▶ **Short exercise 1**
Count the lines of the records below that contain the word "camera", with case taken into account, and give only the number.

Re: [PATCH v3 4/4] s390/livepatch: Implement reliable stack tracing for the consistency model

From: Miroslav Benes
Date: Fri Nov 29 2019 - 13:16:48 EST


On Fri, 29 Nov 2019, Vasily Gorbik wrote:

> On Wed, Nov 06, 2019 at 10:56:01AM +0100, Miroslav Benes wrote:
> > The livepatch consistency model requires reliable stack tracing
> > architecture support in order to work properly. In order to achieve
> > this, two main issues have to be solved. First, reliable and consistent
> > call chain backtracing has to be ensured. Second, the unwinder needs to
> > be able to detect stack corruptions and return errors.
>
> I tried to address that in a patch series I pushed here:
> https://git.kernel.org/pub/scm/linux/kernel/git/s390/linux.git/log/?h=livepatch
>
> It partially includes your changes from this patch which have been split
> in 2 patches:
> s390/unwind: add stack pointer alignment sanity checks
> s390/livepatch: Implement reliable stack tracing for the consistency model
>
> The primary goal was to make our backchain unwinder reliable itself. And
> suitable for livepatching as is (we extra checks at the caller, see
> below). Besides unwinder changes few things have been improved to avoid
> special handling during unwinding.
> - all tasks now have pt_regs at the bottom of task stack.
> - final backchain always contains 0, no further references to no_dat stack.
> - successful unwinding means reaching pt_regs at the bottom of task stack,
> and unwinder guarantees that unwind_error() reflects that.
> - final pt_regs at the bottom of task stack is never included in unwinding
> results. It never was for user tasks. And kernel tasks cannot return to
> that state anyway (and in some cases pt_regs are empty).
> - unwinder starts unwinding from a reliable state (not "sp" passed as
> an argument).

Great. Thanks for doing that. It all looks good to me and the outcome is
definitely better. I obviously still had some misconceptions about the
code and it is much clearer now.

> There is also s390 specific unwinder testing module.
>
> > Idle tasks are a bit special. Their final back chains point to no_dat
> > stacks. See for reference CALL_ON_STACK() in smp_start_secondary()

▶ **Information shown**
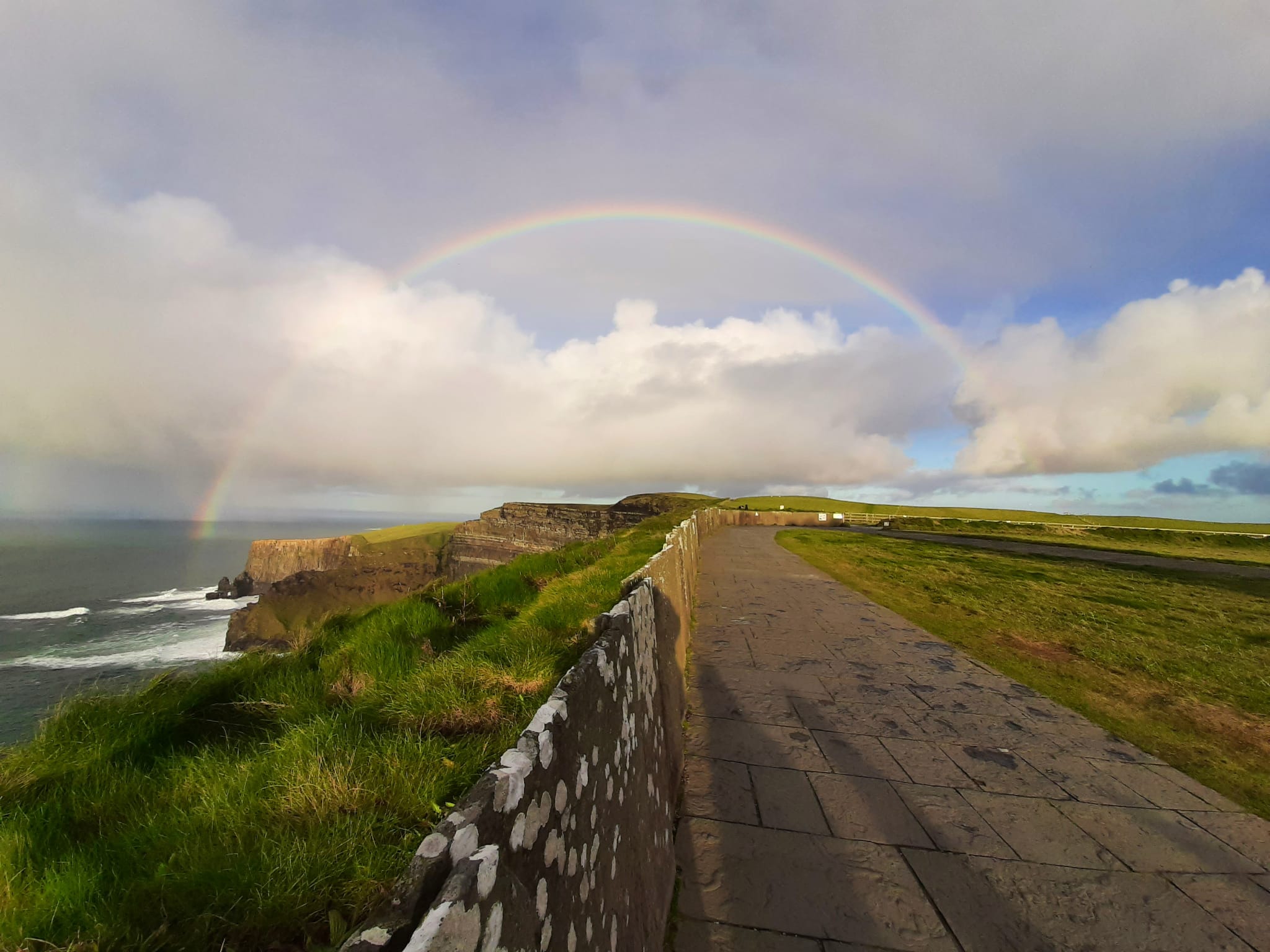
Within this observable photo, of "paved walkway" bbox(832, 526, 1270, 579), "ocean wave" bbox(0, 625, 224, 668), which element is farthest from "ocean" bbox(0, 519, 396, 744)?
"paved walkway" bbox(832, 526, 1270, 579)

* * *

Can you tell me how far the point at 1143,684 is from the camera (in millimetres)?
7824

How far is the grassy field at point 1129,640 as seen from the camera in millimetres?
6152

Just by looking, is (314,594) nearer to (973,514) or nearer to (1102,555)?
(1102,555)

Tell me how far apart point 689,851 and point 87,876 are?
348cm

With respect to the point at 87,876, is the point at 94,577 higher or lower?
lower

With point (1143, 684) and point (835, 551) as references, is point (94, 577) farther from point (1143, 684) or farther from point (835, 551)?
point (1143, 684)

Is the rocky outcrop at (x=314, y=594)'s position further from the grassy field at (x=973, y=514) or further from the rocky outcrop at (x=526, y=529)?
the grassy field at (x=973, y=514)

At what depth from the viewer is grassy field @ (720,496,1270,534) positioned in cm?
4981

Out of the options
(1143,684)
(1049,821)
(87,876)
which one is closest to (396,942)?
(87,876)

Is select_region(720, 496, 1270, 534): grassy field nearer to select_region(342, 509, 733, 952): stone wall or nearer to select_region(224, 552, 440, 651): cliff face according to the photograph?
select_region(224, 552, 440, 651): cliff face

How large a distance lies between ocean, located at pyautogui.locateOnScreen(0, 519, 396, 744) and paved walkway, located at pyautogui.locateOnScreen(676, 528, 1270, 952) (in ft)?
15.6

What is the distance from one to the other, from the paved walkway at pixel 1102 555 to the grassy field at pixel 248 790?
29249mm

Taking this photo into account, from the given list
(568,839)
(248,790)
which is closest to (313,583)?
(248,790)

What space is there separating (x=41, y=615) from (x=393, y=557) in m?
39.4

▶ **Short exercise 2**
Carry on the mailing-list reply about reliable stack tracing for s390 livepatch from the point where its text stops.

▶ **Response 1**
2

▶ **Response 2**
> > callback used in __cpu_up(). The unwinding is stopped there and it is
> > not considered to be a stack corruption.
> I changed that with commit:
> s390: avoid misusing CALL_ON_STACK for task stack setup
> Now idle tasks are not special, final back chain contains 0.
>
> > ---
> > arch/s390/Kconfig | 1 +
> > arch/s390/kernel/dumpstack.c | 11 +++++++
> > arch/s390/kernel/stacktrace.c | 46 ++++++++++++++++++++++++++
> > arch/s390/kernel/unwind_bc.c | 61 +++++++++++++++++++++++++++--------
> > 4 files changed, 106 insertions(+), 13 deletions(-)
> >
> > --- a/arch/s390/kernel/dumpstack.c
> > +++ b/arch/s390/kernel/dumpstack.c
> > @@ -94,12 +94,23 @@ int get_stack_info(unsigned long sp, struct task_struct *task,
> > if (!sp)
> > goto unknown;
> >
> > + /* Sanity check: ABI requires SP to be aligned 8 bytes. */
> > + if (sp & 0x7)
> > + goto unknown;
> > +
> This has been split in a separate commit:
> s390/unwind: add stack pointer alignment sanity checks
>
> > + /*
> > + * The reliable unwinding should not start on nodat_stack, async_stack
> > + * or restart_stack. The task is either current or must be inactive.
> > + */
> > + if (unwind_reliable)
> > + goto unknown;
> I moved this check in arch_stack_walk_reliable itself. See below.
>
> > static bool unwind_use_regs(struct unwind_state *state)
> > @@ -85,10 +94,13 @@ static bool unwind_use_frame(struct unwind_state *state, unsigned long sp,
> > struct stack_frame *sf;
> > unsigned long ip;
> >
> > - if (unlikely(outside_of_stack(state, sp))) {
> > - if (!update_stack_info(state, sp))
> > - goto out_err;
> > - }
> > + /*
> > + * No need to update stack info when unwind_reliable is true. We should
> > + * be on a task stack and everything else is an error.
> > + */
> > + if (unlikely(outside_of_stack(state, sp)) &&
> > + (unwind_reliable || !update_stack_info(state, sp)))
> > + goto out_err;
> I moved this check in arch_stack_walk_reliable itself. See below.
>
> > + /* Unwind reliable */
> > + if ((unsigned long)regs != info->end - sizeof(struct pt_regs))
> > + goto out_err;
> I moved this check in arch_stack_walk_reliable itself. See below.
>
>
> > @@ -136,8 +162,17 @@ bool unwind_next_frame(struct unwind_state *state, bool unwind_reliable)
> > sf = (struct stack_frame *) state->sp;
> > sp = READ_ONCE_NOCHECK(sf->back_chain);
> >
> > - /* Non-zero back-chain points to the previous frame */
> > - if (likely(sp))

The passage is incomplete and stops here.